長い時間をかけて、丁寧に磨き上げる製革工程

 工場に入ると一番に目に入ってくるのが「タイコ」「ドラム」と呼ばれる、木でできた樽型の機械。長い船旅を経て日本にやってきた原皮は、手作業で胴と臀部(でんぶ)に切り分けられ、この大きな樽のなかで綺麗に洗浄されていきます。革を鞣(なめ)す前の大切な準備工程で、ここで最終的な仕上がりの70%が決まるそう。

 洗浄が終わったら、鞣しの工程へ。

 新喜皮革では、タンニン槽に革を漬け込む昔ながらのやり方が続けられています。コードバンの鞣しにかかる期間は1か月以上。濃度を変えたタンニン槽が並んでいて、薄い液から濃い液へ濃度を変えながら、じっくり漬け込んでいきます。

 やわらかい仕上がりから、張りのある製品まで幅広く使われるタンニン鞣し。馬革独自の質感を引き出し、経年変化も楽しめる製品が生み出されます。

 鞣し工程が終わった革は、軽く脂を入れて乾かされます。工場の2階へ移動すると、鞣し終わった革がずらりと並ぶ光景が広がっていました。

 エイジングの期間は、3~4か月ほど。しっかりと時間を置いて寝かせることで、繊維とタンニンが馴染んでいくそうです。

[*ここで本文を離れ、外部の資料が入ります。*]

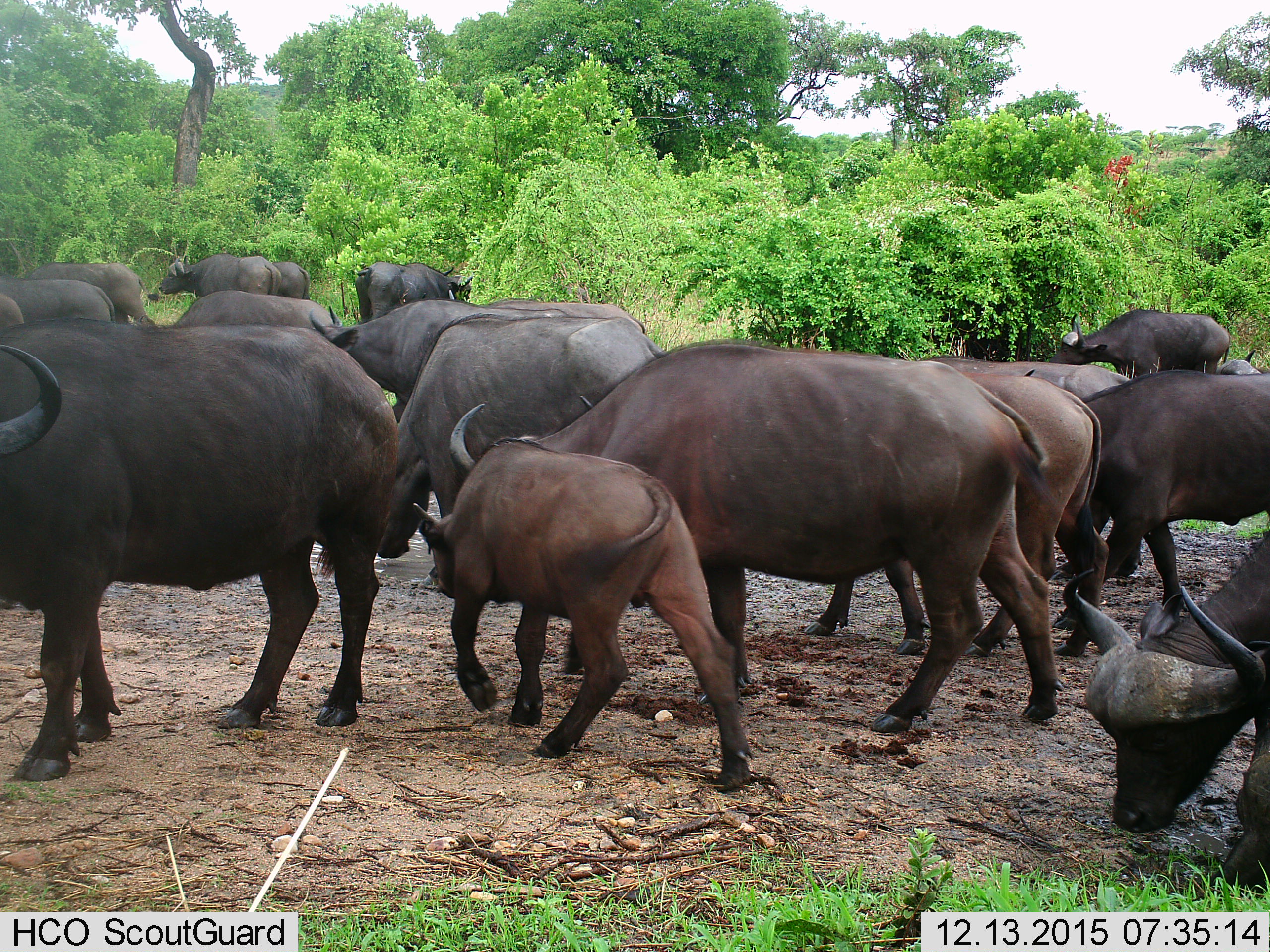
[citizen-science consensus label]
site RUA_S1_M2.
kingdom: Animalia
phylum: Chordata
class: Mammalia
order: Artiodactyla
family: Bovidae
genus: Syncerus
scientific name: Syncerus caffer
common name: african buffalo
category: buffalo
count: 11-50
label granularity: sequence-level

 すっかり「皮」から「革」になりましたが、コードバンは、この工程にさらにひと手間必要です。コードバンは馬のお尻にしかない繊維組織ですが、それは表面には見えておらず削り出して初めて見えてくるもの。わずか1ミリ程度の厚さで、縦にギュッと凝縮した「コードバン層」は、削ってみるまでどれくらいのサイズのものがとれるのか、わかりません。

 職人がひとつひとつ削り出す作業は、宝石の採掘にも例えられるそうです。

 こちらが、コードバン層を削り出した状態。間近で見せていただくと、繊維の境目がよくわかります。つるつるとした、きめ細かい組織が「コードバン」です。

 取り出したのは、ランドセルサイズの枠。このサイズを綺麗に1枚取れるのは、100頭に5頭ほどなのだとか。その希少さに、あらためて驚かされます。

 削り出しを終えたコードバンは染色の工程へ。色を入れたものを完全に乾かし、伸ばしていきます。

 そして、コードバンの大切な仕上げの作業として「グレージング」という工程があります。

 強い圧力をかけてガラスのローラーをかけ、摩擦で艶(つや)を出していく作業です。

 きめ細やかなコードバンに光沢を出すことで、引き込まれるような美しさが生まれます。